Outreach Workers are essential in improving access to care and quality of care, particularly in:
- Overcoming barriers to care such as language, transportation and cultural barriers
- Facilitating care coordination between primary and specialty providers
- Providing case management to improve clinical outcomes
- Increasing patient understanding of their chronic disease and related treatment plan to improve chronic disease outcomes
Tips to integrate outreach workers into your healthcare team:
- Include outreach workers in clinic-wide meetings (including clinical quality improvement meetings).
- Include a scheduled report on the work of outreach services into regular clinic meetings with nurses and providers present. This report can include numbers served, services provided, touching stories, etc., and will serve to increase awareness regarding the functions and value of the outreach workers.
- Include outreach worker services on the clinic website.
- Share an annual report on outreach services to the board of directors.
- Encourage nurse managers and providers to accompany outreach workers into the field so they better understand opportunities for collaboration.
- Outreach workers’ offices should be near the clinical space for ease of communication when outreach staff are on site.

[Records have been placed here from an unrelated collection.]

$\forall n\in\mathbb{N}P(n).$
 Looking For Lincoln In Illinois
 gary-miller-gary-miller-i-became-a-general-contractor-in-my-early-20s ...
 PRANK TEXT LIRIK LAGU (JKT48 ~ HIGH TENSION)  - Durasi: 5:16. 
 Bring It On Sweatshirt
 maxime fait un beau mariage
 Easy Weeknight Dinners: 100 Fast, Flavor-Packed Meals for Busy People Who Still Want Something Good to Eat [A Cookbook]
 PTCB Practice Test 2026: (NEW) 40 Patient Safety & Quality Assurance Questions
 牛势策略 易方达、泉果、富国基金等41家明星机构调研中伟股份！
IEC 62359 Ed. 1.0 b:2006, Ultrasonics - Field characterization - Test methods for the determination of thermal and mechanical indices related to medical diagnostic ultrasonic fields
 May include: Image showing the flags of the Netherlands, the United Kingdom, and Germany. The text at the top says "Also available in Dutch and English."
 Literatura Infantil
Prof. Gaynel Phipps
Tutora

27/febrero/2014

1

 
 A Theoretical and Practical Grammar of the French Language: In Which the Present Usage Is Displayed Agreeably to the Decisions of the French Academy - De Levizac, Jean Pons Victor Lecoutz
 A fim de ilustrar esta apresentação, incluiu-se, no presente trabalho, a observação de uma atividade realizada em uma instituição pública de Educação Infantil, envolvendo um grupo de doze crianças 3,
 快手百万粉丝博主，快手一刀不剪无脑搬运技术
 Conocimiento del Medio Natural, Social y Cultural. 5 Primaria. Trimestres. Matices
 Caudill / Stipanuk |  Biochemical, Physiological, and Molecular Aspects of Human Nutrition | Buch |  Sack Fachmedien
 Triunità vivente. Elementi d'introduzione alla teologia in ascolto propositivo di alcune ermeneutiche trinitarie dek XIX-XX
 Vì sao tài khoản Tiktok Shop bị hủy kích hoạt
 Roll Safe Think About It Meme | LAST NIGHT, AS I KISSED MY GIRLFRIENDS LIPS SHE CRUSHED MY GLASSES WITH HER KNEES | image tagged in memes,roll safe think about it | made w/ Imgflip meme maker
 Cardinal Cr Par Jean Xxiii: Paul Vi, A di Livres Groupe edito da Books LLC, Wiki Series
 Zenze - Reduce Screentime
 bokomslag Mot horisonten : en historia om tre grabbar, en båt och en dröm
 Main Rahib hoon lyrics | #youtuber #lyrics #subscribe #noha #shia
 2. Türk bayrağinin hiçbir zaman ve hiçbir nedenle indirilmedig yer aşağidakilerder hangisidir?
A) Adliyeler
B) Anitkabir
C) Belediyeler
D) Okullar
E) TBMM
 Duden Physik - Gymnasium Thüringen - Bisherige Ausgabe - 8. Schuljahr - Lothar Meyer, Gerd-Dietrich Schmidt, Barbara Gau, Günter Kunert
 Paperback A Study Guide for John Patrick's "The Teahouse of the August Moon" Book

- Provide outreach workers full access to the clinic’s EMR, including the ability to send messages to providers, read clinic notes and schedule patient appointments.
- Include the health assessment used by the outreach workers in the electronic health record so that it is included in the clinical encounter.
- Incorporate outreach workers into processes to help meet clinical performance measures (for example distributing and collecting colorectal cancer screening kits, contacting patients who are identified as needing follow up for HA1C, vaccines, and so on.)
- Incorporate outreach workers in strategies to respond to patient needs identified in social determinants of health screens.